Thursday, June 5, 2025

Proofreading

I reached a point earlier this year where I needed to make some extra money, in order to pay off some bills. The local fast-food restaurants were hiring, but I did that as a teenager, and I didn’t want to go backwards. I retired from my day job in 2011, and I was used to staying home, or going out to run errands, whenever I wanted. I wanted something part-time that I could do at home.

After looking around at various possibilities, I decided to take some training on how to proofread other people’s work. I felt I was halfway there already, since a typo or misplaced word always made me stop reading to figure out what was amiss.

I worked my way through the lessons, and the quizzes at the end of each lesson. Most of the lessons I was familiar with, but I even mastered the quizzes having to do with punctuating dependent clauses and participial phrases, when one or the other was all I had to worry about. I got through all the lessons and then downloaded 40 practice essays to proofread and 2 worksheets to do. These are to be done before I take the final exam. I have worked my way through half of them so far.

The actual proofreading is not as easy as I thought it would be, even though I can (and should) do as much research as I need to do. I always have the Chicago Manual of Style (CMOS), a dictionary, and Google open and ready on my computer when I start to proofread. And still I make mistakes.

First, CMOS is not the easiest manual to figure out. Sometimes I can’t find anything on the problem I’m looking for, possibly because I don’t know what kind of sentence I’m looking at. Is one of the clauses dependent? Is one of these clauses actually a participial phrase? I’ve decided to go back and restudy the lessons on these sentence parts before I attempt to proofread any more practice essays.

Second, some of the subject matter (like music), I don’t know anything about, and that makes it hard to catch misspelled words. In another essay, it mentioned a Japanese management method, and it capitalized the name. The name wasn’t in the dictionary, but Google knew what it was, and it capitalized the name every time, even in the middle of a sentence. So I didn’t correct it, only to be told that it should have been uncapped and italicized, as a foreign word.

Third, there are a lot of times when I don’t think 2 words should be joined as one word, but the dictionary says they are. I catch some of them, but frequently, I don’t catch them all. I have to be more diligent in looking up 2 words that might be joined into one word.

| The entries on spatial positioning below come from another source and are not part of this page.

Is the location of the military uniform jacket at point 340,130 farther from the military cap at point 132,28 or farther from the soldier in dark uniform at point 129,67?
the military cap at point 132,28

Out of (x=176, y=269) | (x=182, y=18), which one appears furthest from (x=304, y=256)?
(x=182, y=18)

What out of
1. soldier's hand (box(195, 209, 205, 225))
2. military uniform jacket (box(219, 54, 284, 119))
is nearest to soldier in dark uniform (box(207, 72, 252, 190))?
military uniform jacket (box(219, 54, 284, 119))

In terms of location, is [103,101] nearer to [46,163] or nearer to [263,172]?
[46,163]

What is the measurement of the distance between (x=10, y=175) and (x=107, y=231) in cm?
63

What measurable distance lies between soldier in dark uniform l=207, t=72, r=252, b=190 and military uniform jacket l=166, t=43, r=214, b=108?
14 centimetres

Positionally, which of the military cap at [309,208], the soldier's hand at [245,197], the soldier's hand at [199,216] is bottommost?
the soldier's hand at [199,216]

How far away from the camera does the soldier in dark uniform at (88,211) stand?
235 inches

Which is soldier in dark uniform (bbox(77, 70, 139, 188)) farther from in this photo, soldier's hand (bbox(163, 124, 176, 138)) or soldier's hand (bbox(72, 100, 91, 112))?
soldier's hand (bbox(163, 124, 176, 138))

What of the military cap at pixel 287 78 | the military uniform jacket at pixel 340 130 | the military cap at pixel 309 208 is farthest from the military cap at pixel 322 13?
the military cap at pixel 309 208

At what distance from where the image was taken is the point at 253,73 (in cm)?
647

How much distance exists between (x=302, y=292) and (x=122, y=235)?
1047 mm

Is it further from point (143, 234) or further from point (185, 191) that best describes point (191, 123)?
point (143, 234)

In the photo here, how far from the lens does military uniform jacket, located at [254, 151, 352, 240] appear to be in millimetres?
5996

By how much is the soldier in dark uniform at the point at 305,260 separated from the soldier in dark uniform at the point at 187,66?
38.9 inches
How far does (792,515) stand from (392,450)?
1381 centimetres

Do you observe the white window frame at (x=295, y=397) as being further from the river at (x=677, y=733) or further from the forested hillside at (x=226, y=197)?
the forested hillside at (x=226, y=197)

No, it’s not as easy as I thought it would be. I always go through these essays 3 and 4 times, trying to catch all the mistakes. But that just means that once I start proofreading for real, I will earn every penny I charge.

On the upside, I dug out my old college textbook from my English class. I started a ‘cheat sheet’ on parts of sentences to help me figure out if I’m looking at a clause or just a phrase, and how to punctuate it. I read that cheat sheet every day to remind myself what’s on it, and it has become another resource I have ready and at hand when I’m proofing. My number of mistakes has gone down, and they are rarely mistakes about where to put a comma. So I’m making progress.